The Architect beckoned to him with a black and withered hand. “Come with me, Grey Warden.” It did not wait to see if he followed, but Bregan did not hesitate this time. Groaning with effort, he pulled himself up off the floor and stumbled after the emissary as it walked away from the cavern and went back the way they’d come.

They didn’t return to the cell, however. They spent a fair amount of time crossing a maze of passages, some small, others huge and supported by crumbling arches that Bregan could barely see the tops of. He quickly lost track of where they headed, doing his best to fight against the gnawing weakness inside him and to keep the emissary within range of the glowstone’s light. For all the fact that it didn’t seem to exert itself, it moved so quickly he began to fear that he might actually get left behind.

Twice they encountered darkspawn. Once it was but a handful of the short genlocks. The second time it was an entire group of hurlocks, one of them a powerful alpha, armed and armored in metal that glistened like dark obsidian. Bregan tensed both times, expecting to be attacked, but the creatures did nothing more than make wary hisses and keep their distance. At first he thought it was him that they reacted to, an enemy Grey Warden in their midst. But then, as he watched their reactions more closely, he realized the truth.
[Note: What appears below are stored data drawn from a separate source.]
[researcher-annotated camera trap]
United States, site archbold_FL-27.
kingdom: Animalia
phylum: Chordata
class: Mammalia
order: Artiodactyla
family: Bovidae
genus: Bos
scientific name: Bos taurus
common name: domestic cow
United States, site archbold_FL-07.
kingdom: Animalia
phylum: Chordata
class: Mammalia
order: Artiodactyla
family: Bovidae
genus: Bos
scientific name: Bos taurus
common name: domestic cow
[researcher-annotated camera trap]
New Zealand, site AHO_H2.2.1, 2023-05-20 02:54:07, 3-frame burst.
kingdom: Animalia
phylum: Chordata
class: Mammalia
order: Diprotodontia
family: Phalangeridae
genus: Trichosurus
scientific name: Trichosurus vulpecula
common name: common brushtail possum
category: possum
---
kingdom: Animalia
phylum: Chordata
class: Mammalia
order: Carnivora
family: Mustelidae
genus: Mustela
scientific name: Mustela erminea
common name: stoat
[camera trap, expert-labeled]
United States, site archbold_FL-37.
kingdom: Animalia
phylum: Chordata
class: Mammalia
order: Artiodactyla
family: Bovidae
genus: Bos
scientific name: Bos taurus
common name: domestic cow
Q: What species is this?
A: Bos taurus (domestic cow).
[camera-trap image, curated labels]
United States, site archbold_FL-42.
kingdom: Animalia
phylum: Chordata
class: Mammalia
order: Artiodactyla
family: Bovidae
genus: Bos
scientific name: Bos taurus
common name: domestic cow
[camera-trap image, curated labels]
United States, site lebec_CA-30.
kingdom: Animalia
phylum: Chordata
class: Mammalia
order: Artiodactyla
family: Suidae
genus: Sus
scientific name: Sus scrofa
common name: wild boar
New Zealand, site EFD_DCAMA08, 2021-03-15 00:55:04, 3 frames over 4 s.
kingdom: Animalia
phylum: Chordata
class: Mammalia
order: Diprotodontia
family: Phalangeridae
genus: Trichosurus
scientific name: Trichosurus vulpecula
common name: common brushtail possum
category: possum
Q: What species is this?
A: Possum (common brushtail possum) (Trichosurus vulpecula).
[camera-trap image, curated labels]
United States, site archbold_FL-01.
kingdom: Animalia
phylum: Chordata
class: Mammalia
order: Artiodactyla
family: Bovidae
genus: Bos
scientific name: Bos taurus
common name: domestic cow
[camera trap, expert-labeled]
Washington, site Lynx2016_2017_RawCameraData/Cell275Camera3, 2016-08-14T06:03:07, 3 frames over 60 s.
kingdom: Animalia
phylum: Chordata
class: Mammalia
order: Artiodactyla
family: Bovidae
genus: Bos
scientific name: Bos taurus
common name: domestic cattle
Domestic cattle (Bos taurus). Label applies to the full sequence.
It was the Architect they feared.

The emissary paid them little heed, merely holding out his gnarled staff threateningly as he passed among them. They backed off, making angry thrumming noises from deep in their throats, like dogs confronted with a clearly superior hound and salvaging what little of their dignity they could as they pulled their tails between their legs. Bregan was amazed, and found himself disconcerted to be so universally ignored.

Did they see him as a darkspawn, now? So full of corruption running through his veins that he wasn’t even distinguishable as a Grey Warden? That idea disturbed him far more.

After a time, Bregan began to perceive that they were moving upward. They climbed a long flight of stairs, an ascent that left him gasping and shaking with exhaustion, and then entered a long tunnel that seemed to slope toward the surface. The stone there was mostly still free from the darkspawn taint, and he began to wonder just how far they had traveled. He had the impression that the dwarven ruins remained unbroken around them, that they had not moved into natural caverns, but who could truly say how far such ruins spread? Some of the oldest thaigs, according to the dwarven Shaperate, had been larger than Orzammar itself. Now they were all part of the festering underground world occupied by the darkspawn.